Even though we are a small rural community, we have a very impressive city cemetery, which is Mapleview Cemetery. Many beautiful carved ornate tombstones are located here. I've used several different ones in past articles.
The tallest monument is the cemetery belongs to former U.S. Senator Ollie M. James. How disappointed he would be today if he knew the shape our county has gotten itself into.
Ollie James was a young, dynamic Democrat that was thought to be the most able and logical man to succeed Woodrow Wilson as the chief executive of this country. He was considered the party's outstanding orator and many thought him to be the favorite for the Democrat's 1920 presidential nomination. His death in 1918 at the John Hopkins Hospital in Baltimore, of a kidney disease, cut short a most brilliant career. He had just turned 47 on July 27th, 1918.
His wife, Ruth Thomas James, purchased the monument for her deceased husband.
The monument is a gigantic structure of granite, weighing 44,300 pounds. It is eight and one -half square feet at the base and is thirty-five feet high.
The monument arrived at Marion on flat train cars at the Marion Depot in July 1920. The City Coal and Transfer company had the contract to move the monument to the cemetery. The largest of the four sections weighs twelve tons and there was only one chance of obtaining a convey-carrier large enough to handle the enormous load. This was a log wagon which had been used for moving large boilers.

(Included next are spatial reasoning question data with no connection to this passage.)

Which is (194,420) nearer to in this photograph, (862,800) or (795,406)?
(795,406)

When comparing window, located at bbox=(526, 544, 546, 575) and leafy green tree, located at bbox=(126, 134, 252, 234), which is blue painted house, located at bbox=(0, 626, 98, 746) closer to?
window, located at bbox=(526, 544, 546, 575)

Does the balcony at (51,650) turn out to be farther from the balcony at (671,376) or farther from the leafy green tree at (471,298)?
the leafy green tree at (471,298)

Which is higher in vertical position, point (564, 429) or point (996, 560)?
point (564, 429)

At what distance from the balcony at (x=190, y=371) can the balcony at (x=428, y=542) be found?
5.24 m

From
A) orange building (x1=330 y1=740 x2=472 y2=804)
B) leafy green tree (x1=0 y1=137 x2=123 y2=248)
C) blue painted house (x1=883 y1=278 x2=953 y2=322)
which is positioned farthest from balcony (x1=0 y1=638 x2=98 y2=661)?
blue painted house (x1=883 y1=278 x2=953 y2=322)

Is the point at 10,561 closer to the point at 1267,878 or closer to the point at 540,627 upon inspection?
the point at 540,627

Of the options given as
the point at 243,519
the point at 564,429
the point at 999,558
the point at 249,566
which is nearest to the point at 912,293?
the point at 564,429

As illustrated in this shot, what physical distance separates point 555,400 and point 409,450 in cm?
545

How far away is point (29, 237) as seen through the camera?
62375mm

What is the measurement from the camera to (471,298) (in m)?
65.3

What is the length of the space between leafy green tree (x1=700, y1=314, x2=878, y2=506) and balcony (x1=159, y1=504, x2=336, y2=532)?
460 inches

Part of a speech delivered by Senator James is engraved on the base of the stone:
I shall go forth to take my stand in that great arena and vote the sentiments of Kentuckians; to defend them as I would my honor; to protect their money as I would my own; to reflect their will and do their service; and when I shall come to lay off that great toga, dearer to me than anything Republic, the words, "Well done thou good and faithful servant."